近況などを話しているうちに、函館の街中のこなきひ小屋に到着。

ここは何年か前にできた支店で私はお初だ。

店には親方とおかみさんがそろっていた。

5年ぶりの再会だ。誠さんのご馳走で、好きなパンを選んで店内に腰掛けて食べた。

仕事の合間に親方たちと久しぶりの再会を喜ぶ。

おかみさんは夕方から時間が取れるとのことで、後ほどゆっくり話せることになった。

そして誠さんの職場、国際交流センターへ向かい、仕事場を見せてもらった。

海を見下ろせる坂の上にあった。

ロシア語の学校と同じ建物にあるので人の出入りの多いところだ。

誠さんは、ここで留学生の受け入れ、ホームステイ先を探したり、プログラムをつくったりと様々な事業をしている。

人と人をつなげていくこの仕事は、誠さんの天職じゃないかと私は思った。

そして近くの喫茶店に移動。

ここで取材や顔合わせをする。


函館映画鑑賞協会のみなさん

13:30。早速北海道新聞の記者の方が来て取材を受けた。

引き続き、函館映画鑑賞協会の方々が集まってきて顔合わせをした。

8名ほどの方が来てくれた。

に6回くらい会員対象の上映会をしていて、年に一回だけ大きな規模の上映会をやっているそうで、それに今年は「空想の森」が選ばれたのだということを伺い、とても嬉しかった。
「この映画をぜひ多くの人に観てもらいたい。」と、試写を観たメンバーの方が言った。

そのために、どこに宣伝していったらいいのかなど話が及んだ。

とても力を入れてこの上映会に向かっている事を感じた。

私は映画製作中のこと、公開してからの上映会のことなどをお話した。

そして、函館上映会に多くの方が観にきてくれるようがんばろうということになった。

この様子を函館新聞の記者が取材してくれた。
「空想の森」を多くの人に観てもらいたいと思っているのは私だけじゃないと思うと、嬉しくて仕方ないのと、何だかとても心が強くなれる。誠さんは仕事に戻っていった。

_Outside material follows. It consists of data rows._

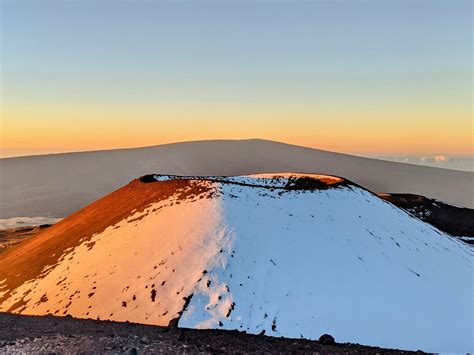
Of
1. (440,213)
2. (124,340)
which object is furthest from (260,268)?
(440,213)

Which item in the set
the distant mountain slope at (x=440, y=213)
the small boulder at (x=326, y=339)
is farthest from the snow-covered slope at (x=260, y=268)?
the distant mountain slope at (x=440, y=213)

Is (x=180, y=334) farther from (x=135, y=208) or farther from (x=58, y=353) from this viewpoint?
(x=135, y=208)

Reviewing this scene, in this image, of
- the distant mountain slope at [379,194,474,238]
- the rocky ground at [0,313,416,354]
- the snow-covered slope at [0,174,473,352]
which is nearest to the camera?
the rocky ground at [0,313,416,354]

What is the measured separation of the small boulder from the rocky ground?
3cm

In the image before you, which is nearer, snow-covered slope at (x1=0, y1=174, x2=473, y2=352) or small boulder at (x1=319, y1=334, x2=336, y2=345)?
small boulder at (x1=319, y1=334, x2=336, y2=345)

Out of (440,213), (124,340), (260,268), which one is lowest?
(440,213)

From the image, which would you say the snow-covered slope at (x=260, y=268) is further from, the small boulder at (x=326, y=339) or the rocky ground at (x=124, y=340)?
the rocky ground at (x=124, y=340)

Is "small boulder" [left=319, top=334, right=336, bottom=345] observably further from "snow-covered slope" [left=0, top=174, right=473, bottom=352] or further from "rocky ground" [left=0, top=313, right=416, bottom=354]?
"snow-covered slope" [left=0, top=174, right=473, bottom=352]

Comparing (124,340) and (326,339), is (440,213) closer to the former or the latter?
(326,339)

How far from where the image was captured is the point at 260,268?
66.1 ft

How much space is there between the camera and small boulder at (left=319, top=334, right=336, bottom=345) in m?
14.4

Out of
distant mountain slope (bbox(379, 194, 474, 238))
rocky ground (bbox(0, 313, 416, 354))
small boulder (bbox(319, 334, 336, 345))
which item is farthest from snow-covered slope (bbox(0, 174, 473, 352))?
distant mountain slope (bbox(379, 194, 474, 238))

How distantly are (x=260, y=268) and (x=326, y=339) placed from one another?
220 inches

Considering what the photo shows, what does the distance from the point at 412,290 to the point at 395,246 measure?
164 inches
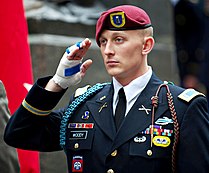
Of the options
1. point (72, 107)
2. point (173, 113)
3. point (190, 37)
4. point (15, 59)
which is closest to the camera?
point (173, 113)

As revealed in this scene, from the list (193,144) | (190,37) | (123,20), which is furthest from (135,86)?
(190,37)

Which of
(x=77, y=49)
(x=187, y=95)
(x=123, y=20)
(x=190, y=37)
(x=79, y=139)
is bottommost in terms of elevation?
(x=190, y=37)

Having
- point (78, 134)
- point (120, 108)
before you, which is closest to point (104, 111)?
point (120, 108)

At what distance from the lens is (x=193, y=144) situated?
4.80 metres

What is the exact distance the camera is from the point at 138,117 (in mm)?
5008

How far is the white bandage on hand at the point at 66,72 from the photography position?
5.04 meters

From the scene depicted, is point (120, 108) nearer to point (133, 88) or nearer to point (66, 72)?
point (133, 88)

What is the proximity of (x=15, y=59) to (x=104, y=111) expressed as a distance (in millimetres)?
1542

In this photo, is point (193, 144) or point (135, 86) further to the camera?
point (135, 86)

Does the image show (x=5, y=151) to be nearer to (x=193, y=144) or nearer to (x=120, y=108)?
(x=120, y=108)

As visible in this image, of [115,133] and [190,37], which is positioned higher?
[115,133]

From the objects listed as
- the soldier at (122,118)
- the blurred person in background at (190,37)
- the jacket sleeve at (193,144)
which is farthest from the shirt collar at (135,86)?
the blurred person in background at (190,37)

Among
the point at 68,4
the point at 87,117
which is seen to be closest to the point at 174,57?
the point at 68,4

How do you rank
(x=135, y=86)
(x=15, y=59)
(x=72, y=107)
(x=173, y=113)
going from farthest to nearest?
(x=15, y=59) → (x=72, y=107) → (x=135, y=86) → (x=173, y=113)
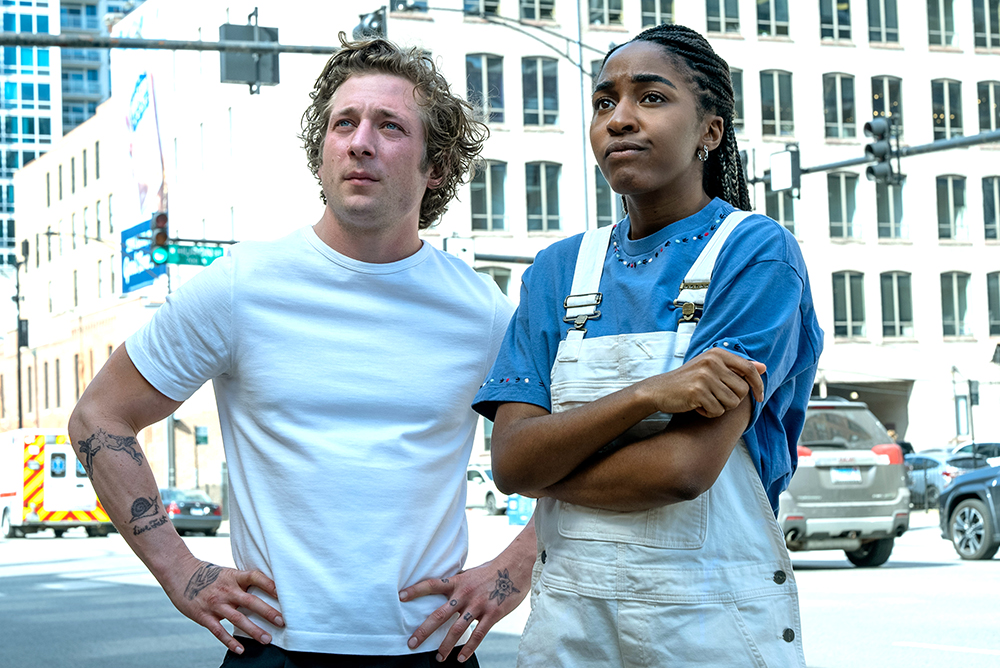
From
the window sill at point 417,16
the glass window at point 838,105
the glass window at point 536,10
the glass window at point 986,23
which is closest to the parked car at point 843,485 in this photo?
the window sill at point 417,16

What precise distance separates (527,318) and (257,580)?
821 millimetres

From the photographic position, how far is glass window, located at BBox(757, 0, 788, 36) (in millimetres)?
51219

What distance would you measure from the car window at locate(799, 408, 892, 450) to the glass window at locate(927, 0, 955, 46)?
40.8 metres

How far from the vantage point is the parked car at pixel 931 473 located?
2998 centimetres

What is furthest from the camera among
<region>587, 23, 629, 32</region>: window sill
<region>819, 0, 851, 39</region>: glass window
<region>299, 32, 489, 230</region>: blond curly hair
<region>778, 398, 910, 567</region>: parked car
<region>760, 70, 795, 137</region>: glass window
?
<region>819, 0, 851, 39</region>: glass window

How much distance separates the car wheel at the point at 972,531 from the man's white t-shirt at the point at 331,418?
49.4 feet

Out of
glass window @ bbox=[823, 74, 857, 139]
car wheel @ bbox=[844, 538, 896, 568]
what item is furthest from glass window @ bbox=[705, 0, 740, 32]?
car wheel @ bbox=[844, 538, 896, 568]

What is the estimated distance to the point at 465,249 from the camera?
24812mm

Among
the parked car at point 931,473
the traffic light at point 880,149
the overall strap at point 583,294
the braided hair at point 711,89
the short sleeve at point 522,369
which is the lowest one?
the parked car at point 931,473

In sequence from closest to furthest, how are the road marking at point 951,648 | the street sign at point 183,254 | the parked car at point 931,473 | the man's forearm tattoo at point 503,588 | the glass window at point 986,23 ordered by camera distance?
the man's forearm tattoo at point 503,588 → the road marking at point 951,648 → the street sign at point 183,254 → the parked car at point 931,473 → the glass window at point 986,23

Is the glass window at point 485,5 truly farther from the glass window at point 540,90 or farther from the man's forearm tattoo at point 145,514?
the man's forearm tattoo at point 145,514

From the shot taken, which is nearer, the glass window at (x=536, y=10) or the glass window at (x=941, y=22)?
the glass window at (x=536, y=10)

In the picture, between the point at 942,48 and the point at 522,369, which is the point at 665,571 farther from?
the point at 942,48

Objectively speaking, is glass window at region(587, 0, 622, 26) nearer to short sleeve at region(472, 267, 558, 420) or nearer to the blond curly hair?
the blond curly hair
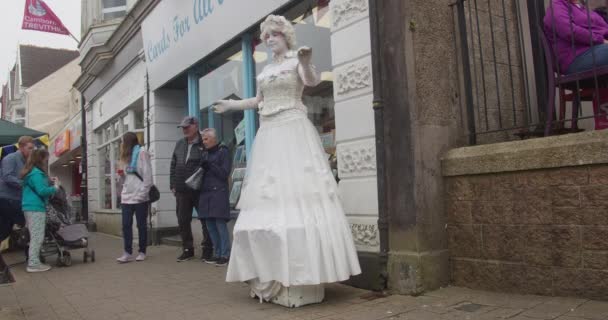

16:00。私は鑑賞協会の方の車に同乗し、こなひき小屋まで連れて行ってもらう。
ここでおかみさんと合流し、まず七飯のこなひき小屋本店へ向かった。このパン屋さん、なんて活気にあふれているのだろう。

初めて店に行った時、そんな印象を受けた。今回もそう感じた。
完成までのこの5年間のことや、近況など、一体何をどこから話したらいいのか・・・。

そして5年前、ラッシュ上映会をやらせてもらった自宅へ移動した。

親方はビールを飲んでくつろいでいた。

パン職人は毎日夜中2時ころ起床し仕事にかかる。

あと数時間で眠くなる時間だ。

おかみさんと私も早速ビールで乾杯した。

二人は映画の完成を心から喜んでくれた。

まだ観てもらってないのが少々恐いが、私も完成を二人に報告することができて本当に嬉しい。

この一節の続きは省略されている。